MATERIAL FOR THIS EXERCISE
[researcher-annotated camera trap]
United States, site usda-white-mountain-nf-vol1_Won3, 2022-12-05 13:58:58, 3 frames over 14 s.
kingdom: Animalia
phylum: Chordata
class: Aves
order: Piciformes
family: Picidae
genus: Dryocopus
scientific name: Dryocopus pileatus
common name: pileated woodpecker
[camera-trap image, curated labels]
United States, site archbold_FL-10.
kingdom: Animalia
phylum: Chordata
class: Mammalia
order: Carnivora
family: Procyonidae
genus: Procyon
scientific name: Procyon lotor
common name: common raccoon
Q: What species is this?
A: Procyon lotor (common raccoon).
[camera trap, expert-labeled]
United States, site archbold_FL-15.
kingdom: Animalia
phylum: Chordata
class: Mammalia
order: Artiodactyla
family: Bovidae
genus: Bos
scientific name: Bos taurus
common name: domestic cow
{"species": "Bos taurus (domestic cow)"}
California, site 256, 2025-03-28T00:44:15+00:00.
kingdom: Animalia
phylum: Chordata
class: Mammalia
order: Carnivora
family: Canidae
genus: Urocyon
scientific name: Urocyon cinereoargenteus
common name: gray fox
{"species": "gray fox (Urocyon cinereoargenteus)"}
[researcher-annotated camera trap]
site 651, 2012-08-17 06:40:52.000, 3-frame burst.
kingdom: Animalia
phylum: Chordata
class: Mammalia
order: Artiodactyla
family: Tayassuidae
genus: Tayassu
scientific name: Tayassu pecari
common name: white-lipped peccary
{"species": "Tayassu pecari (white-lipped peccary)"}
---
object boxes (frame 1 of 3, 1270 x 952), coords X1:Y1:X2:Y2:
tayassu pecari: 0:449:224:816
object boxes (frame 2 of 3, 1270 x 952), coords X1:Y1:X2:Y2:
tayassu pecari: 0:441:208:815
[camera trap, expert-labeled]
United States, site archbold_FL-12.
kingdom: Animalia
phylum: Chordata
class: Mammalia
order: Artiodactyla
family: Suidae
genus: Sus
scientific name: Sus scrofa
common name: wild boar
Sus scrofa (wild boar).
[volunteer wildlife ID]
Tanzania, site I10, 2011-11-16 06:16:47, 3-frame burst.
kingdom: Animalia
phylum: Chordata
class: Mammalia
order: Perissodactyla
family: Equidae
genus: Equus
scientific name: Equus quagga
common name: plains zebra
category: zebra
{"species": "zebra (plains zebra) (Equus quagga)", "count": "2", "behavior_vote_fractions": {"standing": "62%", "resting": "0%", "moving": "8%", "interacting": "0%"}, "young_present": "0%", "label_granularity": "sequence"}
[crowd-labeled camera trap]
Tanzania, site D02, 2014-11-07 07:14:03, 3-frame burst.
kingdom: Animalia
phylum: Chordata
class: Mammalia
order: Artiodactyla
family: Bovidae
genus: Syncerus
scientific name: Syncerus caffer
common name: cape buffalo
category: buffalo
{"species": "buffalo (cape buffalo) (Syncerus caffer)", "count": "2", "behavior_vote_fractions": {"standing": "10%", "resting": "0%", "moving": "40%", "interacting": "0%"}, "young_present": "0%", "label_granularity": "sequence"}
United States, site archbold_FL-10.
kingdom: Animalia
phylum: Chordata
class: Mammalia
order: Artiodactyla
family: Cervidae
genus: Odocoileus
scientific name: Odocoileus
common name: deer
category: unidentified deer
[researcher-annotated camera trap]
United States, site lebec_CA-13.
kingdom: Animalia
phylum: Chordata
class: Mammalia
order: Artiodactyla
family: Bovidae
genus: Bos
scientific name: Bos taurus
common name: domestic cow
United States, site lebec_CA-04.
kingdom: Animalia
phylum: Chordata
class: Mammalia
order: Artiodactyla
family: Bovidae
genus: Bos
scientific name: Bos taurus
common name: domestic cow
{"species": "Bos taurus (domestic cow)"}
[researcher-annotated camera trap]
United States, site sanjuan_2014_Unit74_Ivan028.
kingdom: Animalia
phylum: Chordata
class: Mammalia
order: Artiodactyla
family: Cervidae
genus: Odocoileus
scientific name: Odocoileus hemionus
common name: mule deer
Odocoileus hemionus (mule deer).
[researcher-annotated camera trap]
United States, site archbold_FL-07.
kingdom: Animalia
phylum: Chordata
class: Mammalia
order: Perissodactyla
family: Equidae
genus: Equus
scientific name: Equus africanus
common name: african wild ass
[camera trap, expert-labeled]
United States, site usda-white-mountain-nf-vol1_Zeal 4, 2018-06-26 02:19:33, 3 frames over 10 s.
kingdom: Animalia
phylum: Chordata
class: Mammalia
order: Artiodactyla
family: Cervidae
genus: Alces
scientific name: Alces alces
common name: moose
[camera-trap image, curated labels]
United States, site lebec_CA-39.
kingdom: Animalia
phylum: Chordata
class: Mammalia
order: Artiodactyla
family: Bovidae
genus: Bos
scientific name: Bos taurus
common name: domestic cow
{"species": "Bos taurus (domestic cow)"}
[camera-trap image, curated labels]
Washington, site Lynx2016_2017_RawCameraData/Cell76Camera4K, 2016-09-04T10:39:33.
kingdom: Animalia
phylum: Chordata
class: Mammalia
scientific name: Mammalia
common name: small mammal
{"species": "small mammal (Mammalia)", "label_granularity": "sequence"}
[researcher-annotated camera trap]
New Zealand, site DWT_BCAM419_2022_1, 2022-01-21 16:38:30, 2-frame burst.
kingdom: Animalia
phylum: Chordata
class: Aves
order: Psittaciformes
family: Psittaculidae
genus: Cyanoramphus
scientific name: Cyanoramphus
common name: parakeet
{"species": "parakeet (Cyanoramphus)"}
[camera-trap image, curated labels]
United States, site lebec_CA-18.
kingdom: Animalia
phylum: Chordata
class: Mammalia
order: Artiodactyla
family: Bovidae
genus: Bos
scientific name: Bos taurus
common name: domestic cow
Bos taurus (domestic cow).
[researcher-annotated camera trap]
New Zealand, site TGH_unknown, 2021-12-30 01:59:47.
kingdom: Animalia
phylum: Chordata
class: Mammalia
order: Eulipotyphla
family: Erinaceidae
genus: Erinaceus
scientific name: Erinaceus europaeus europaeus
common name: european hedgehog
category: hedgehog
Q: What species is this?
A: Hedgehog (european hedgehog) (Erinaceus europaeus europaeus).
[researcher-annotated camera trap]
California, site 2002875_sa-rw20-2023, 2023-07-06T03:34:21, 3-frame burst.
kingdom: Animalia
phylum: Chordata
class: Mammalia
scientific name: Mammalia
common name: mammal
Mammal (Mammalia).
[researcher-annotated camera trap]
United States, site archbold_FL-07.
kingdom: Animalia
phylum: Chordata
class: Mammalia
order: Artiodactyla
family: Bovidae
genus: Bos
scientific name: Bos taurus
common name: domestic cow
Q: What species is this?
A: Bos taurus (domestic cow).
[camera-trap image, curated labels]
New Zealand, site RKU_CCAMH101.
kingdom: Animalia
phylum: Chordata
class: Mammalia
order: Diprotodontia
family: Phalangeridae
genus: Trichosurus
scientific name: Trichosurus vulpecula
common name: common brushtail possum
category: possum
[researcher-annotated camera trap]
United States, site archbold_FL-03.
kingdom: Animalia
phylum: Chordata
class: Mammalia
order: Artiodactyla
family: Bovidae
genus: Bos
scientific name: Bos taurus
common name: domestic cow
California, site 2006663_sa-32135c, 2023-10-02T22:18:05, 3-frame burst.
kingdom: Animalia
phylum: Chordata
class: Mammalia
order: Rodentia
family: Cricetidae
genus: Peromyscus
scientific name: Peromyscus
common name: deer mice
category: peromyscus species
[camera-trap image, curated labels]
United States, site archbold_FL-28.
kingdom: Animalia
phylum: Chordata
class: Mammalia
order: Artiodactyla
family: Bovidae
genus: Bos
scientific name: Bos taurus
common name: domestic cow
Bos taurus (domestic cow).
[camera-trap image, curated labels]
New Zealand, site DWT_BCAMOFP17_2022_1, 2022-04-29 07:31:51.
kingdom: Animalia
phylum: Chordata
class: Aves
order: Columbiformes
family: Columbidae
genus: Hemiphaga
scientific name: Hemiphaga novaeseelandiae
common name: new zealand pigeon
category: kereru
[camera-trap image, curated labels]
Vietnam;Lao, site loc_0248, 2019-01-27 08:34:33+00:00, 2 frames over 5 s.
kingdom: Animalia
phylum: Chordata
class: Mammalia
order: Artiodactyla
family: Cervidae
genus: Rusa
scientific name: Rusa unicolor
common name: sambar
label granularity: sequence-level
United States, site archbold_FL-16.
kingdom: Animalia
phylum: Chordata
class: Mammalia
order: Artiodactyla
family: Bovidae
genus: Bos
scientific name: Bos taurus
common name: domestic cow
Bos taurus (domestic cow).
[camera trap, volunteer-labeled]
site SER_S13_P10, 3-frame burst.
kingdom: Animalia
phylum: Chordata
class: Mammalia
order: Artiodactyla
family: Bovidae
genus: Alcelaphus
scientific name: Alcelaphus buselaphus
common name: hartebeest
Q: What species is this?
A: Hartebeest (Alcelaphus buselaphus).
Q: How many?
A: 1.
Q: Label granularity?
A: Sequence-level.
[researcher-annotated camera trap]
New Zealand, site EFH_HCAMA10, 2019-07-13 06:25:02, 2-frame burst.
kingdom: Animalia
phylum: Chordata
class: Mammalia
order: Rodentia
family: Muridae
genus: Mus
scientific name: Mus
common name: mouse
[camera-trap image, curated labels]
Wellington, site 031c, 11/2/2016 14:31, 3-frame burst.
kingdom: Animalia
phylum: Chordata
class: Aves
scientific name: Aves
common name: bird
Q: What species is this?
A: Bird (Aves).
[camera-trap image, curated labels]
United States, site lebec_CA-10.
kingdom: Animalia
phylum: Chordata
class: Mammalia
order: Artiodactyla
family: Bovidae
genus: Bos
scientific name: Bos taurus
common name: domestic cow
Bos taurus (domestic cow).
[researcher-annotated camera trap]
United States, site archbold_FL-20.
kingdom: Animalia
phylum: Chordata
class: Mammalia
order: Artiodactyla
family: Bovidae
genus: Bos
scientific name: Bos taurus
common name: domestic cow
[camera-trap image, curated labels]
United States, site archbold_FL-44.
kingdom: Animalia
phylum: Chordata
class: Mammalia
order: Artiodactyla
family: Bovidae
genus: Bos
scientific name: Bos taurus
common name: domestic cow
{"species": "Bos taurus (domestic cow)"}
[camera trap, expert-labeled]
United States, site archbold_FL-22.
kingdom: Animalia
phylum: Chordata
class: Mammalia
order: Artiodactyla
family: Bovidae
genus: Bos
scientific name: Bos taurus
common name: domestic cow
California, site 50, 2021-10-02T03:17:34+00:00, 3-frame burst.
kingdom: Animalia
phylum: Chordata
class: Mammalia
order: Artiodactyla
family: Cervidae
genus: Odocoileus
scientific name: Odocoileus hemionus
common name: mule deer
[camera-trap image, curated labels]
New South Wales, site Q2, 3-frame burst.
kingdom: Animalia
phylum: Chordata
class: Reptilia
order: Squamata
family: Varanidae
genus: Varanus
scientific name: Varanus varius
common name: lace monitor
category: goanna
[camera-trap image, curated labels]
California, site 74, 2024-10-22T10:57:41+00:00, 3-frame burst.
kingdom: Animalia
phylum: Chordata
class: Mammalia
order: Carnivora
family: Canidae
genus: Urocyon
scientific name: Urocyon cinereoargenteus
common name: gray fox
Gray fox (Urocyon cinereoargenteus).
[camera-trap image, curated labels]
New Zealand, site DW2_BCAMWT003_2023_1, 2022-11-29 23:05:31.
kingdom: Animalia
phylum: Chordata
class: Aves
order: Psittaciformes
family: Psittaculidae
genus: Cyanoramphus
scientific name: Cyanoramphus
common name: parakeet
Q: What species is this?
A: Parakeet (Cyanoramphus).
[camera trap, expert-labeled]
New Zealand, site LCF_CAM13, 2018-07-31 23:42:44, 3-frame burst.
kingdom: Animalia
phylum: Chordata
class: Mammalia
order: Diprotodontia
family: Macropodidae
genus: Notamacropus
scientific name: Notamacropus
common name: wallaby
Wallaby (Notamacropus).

WHAT IS BEING ASKED
Print exactly the lines from the beginning of the entries through the line with "common name: common raccoon". Output nothing more.

WRITTEN RESPONSE
[researcher-annotated camera trap]
United States, site usda-white-mountain-nf-vol1_Won3, 2022-12-05 13:58:58, 3 frames over 14 s.
kingdom: Animalia
phylum: Chordata
class: Aves
order: Piciformes
family: Picidae
genus: Dryocopus
scientific name: Dryocopus pileatus
common name: pileated woodpecker
[camera-trap image, curated labels]
United States, site archbold_FL-10.
kingdom: Animalia
phylum: Chordata
class: Mammalia
order: Carnivora
family: Procyonidae
genus: Procyon
scientific name: Procyon lotor
common name: common raccoon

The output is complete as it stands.